For Joanne Shaw Taylor, there’s nothing quite like playing the blues. Compared to the more disciplined world of classical guitar, which she played in her youth, blues offers much more freedom. She enjoys its raw, funky feel.
“There aren’t really any rules of how you play or what technique you use, just as long as you can input your own personality and feel, and use it as a vehicle, as your voice,” Taylor says. “I like that sense of personality and individuality.”
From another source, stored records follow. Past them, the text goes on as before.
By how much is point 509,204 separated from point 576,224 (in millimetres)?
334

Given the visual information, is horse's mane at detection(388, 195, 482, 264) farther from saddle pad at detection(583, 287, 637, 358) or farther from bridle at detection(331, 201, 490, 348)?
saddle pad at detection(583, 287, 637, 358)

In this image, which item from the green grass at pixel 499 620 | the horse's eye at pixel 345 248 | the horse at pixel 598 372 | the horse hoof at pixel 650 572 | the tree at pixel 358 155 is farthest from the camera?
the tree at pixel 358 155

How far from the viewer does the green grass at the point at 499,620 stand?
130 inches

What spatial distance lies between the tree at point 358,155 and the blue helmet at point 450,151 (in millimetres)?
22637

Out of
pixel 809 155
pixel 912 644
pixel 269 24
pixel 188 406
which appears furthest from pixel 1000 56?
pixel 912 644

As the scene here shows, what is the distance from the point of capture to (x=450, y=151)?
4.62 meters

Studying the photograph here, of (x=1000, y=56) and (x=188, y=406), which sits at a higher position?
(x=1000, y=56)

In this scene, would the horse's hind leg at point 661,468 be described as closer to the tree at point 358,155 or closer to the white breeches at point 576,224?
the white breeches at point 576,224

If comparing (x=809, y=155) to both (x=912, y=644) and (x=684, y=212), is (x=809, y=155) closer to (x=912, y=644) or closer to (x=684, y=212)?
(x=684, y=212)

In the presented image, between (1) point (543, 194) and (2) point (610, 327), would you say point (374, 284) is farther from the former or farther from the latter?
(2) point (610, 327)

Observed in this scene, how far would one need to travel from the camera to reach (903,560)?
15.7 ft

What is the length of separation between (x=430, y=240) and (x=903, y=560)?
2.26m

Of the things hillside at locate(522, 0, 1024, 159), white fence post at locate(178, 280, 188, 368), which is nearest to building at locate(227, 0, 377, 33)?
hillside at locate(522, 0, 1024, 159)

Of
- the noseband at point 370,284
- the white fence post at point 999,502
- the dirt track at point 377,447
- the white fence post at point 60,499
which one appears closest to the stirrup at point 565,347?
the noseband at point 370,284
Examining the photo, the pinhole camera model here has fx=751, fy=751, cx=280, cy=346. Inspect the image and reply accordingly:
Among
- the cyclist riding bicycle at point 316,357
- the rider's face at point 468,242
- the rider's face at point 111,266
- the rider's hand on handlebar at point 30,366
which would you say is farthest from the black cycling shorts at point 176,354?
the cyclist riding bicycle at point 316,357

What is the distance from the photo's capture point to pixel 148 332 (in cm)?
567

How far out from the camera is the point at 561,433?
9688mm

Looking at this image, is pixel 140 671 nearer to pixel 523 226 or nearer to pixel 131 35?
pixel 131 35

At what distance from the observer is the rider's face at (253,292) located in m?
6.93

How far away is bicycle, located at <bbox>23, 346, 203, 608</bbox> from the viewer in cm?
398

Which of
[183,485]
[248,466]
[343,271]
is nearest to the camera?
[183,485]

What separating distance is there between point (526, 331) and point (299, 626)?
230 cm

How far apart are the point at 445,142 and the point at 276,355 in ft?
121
That said, the British-born guitarist wouldn’t go as far as calling herself a blues writer, at least when classifying her past albums. Beyond her playing, she doesn’t think of her songs as blues songs. However, with The Blues Album, a new disc of blues covers, she fully embraces the genre – with some help from her free time off the road during the past year.
“I’ve always wanted to do a blues covers album as a nod to all my heroes,” she says. “I picked songs that were important to me when I was learning about the genre, when I was in my bedroom at 13 and had just found this new world that I’d fallen in love with.”
For example, Albert King’s Can’t You See What You’re Doing to Me was one of the first songs she learned and performed with her band when she was around 14.
“It was a nice trip down memory lane to go back to songs that were so important and influential to me in the early years – and then to be able to give them a proper treatment, now that I wasn’t a 14-year-old girl anymore, now that I was a road-worn woman,” she says.
Her longtime friend Joe Bonamassa – who produced the album with Josh Smith – also provided song suggestions, including Little Milton’s If That Ain’t a Reason and Let Me Down Easy. She immediately gravitated toward Milton’s singing and guitar playing and felt she could “put my own little spin on it.” She achieves this through her guitar, “Junior,” a 1966 Fender Esquire she’s had since she was 15.
“I think having that comfort and having that guitar that I know I can express myself through really made things a whole lot more comfortable,” Taylor says. “Once you’re comfortable, it’s one thing fewer to worry about, and you can just disconnect and think about the music.”